- **What is required**: Copy out exactly the lines from the one containing "Judging from this" to the end of the records below, both included, and nothing else.

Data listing
Begin
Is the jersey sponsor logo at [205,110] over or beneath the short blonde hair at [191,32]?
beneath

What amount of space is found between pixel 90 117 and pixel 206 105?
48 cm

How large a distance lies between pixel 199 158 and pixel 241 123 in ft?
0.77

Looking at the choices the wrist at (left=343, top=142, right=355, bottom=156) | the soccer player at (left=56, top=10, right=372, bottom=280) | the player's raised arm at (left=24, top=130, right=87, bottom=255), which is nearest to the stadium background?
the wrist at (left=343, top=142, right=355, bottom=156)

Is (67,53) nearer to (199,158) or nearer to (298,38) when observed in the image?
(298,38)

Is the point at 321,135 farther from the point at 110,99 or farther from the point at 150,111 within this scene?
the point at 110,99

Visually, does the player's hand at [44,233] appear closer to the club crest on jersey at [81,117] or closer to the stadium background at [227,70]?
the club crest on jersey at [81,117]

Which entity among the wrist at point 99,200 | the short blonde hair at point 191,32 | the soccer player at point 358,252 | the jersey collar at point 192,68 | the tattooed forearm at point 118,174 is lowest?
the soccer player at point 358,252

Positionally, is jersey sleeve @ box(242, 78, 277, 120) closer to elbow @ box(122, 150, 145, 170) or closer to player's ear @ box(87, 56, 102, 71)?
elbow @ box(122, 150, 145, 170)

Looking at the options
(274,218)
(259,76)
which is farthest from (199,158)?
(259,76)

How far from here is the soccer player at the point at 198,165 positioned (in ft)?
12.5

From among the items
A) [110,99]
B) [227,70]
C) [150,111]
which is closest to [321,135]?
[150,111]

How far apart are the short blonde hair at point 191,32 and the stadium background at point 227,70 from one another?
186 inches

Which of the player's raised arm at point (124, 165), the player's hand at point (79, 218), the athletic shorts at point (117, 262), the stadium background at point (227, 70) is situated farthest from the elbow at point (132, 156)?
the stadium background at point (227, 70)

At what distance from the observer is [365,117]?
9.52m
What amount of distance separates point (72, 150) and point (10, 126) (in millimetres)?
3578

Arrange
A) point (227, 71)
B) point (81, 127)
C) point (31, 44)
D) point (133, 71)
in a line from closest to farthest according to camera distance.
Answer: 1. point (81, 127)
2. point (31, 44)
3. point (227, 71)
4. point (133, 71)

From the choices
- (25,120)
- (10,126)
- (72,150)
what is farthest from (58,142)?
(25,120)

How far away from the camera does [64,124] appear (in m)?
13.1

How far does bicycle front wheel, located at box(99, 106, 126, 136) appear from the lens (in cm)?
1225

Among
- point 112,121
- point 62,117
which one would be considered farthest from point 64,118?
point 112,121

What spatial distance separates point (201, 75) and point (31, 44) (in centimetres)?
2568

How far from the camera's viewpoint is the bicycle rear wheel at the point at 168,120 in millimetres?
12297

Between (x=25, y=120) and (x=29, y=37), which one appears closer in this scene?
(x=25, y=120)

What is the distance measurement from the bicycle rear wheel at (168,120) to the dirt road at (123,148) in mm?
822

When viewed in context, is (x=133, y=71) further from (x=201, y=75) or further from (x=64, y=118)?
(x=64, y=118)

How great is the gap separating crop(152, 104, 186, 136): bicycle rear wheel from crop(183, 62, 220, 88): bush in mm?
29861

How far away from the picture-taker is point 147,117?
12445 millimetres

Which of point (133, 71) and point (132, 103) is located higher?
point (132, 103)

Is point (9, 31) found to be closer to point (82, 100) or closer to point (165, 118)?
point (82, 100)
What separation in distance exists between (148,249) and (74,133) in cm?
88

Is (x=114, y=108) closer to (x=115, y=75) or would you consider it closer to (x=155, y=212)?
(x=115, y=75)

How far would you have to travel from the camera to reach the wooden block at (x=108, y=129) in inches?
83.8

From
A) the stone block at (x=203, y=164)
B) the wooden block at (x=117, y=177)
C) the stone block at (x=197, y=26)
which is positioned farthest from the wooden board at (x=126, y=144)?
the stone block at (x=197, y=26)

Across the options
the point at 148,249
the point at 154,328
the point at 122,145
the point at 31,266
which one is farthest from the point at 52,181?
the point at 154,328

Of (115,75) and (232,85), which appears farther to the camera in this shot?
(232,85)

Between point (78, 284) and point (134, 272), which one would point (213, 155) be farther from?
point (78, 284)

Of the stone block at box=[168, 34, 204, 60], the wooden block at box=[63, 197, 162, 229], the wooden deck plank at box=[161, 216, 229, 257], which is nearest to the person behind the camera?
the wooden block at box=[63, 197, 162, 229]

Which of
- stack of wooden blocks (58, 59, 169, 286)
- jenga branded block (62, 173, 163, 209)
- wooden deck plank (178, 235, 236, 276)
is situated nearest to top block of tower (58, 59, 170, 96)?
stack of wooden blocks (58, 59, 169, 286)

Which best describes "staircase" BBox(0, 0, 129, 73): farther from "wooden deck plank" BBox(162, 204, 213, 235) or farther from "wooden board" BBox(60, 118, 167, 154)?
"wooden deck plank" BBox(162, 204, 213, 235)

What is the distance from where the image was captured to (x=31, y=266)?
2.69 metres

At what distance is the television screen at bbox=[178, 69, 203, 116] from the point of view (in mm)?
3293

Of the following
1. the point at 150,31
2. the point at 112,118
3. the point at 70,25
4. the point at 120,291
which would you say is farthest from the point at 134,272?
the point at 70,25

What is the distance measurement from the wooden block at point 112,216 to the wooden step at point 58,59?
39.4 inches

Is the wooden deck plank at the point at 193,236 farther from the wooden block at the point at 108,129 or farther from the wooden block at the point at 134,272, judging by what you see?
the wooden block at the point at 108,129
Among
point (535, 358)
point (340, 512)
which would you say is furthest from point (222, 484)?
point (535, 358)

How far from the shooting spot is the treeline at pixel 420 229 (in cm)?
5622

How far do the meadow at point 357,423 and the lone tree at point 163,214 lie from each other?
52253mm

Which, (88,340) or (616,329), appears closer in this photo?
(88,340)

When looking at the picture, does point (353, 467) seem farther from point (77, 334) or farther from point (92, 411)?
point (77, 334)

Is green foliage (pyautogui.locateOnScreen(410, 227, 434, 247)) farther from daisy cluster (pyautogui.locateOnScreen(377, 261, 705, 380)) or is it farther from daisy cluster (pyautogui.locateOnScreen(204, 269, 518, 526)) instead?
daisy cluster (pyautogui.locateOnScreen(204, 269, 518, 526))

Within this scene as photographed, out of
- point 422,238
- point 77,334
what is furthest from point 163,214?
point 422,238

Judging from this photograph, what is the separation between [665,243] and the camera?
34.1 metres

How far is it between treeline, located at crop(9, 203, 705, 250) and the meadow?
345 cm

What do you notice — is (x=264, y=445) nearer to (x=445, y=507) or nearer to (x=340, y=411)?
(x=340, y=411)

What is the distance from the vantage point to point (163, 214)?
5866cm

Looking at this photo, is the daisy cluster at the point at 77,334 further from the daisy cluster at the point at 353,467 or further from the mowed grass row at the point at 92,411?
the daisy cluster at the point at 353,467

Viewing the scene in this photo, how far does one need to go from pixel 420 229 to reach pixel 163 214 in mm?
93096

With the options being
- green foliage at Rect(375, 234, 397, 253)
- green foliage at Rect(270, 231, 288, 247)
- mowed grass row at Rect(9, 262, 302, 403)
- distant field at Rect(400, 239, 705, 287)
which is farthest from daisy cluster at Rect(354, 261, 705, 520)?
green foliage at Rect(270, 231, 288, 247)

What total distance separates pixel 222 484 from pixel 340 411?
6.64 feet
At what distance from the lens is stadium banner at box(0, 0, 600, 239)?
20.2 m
End
- **Solution to this exercise**:
Judging from this photograph, what is the separation between [665,243] and the camera?
34.1 metres

How far is it between treeline, located at crop(9, 203, 705, 250) and the meadow?
345 cm

What do you notice — is (x=264, y=445) nearer to (x=445, y=507) or nearer to (x=340, y=411)?
(x=340, y=411)

What is the distance from the vantage point to point (163, 214)?
5866cm

Looking at this photo, is the daisy cluster at the point at 77,334 further from the daisy cluster at the point at 353,467 or further from the mowed grass row at the point at 92,411?
the daisy cluster at the point at 353,467

Viewing the scene in this photo, how far does one need to go from pixel 420 229 to reach pixel 163 214 in mm?
93096

With the options being
- green foliage at Rect(375, 234, 397, 253)
- green foliage at Rect(270, 231, 288, 247)
- mowed grass row at Rect(9, 262, 302, 403)
- distant field at Rect(400, 239, 705, 287)
which is farthest from daisy cluster at Rect(354, 261, 705, 520)?
green foliage at Rect(270, 231, 288, 247)

What total distance separates pixel 222 484 from pixel 340 411?
6.64 feet
At what distance from the lens is stadium banner at box(0, 0, 600, 239)?
20.2 m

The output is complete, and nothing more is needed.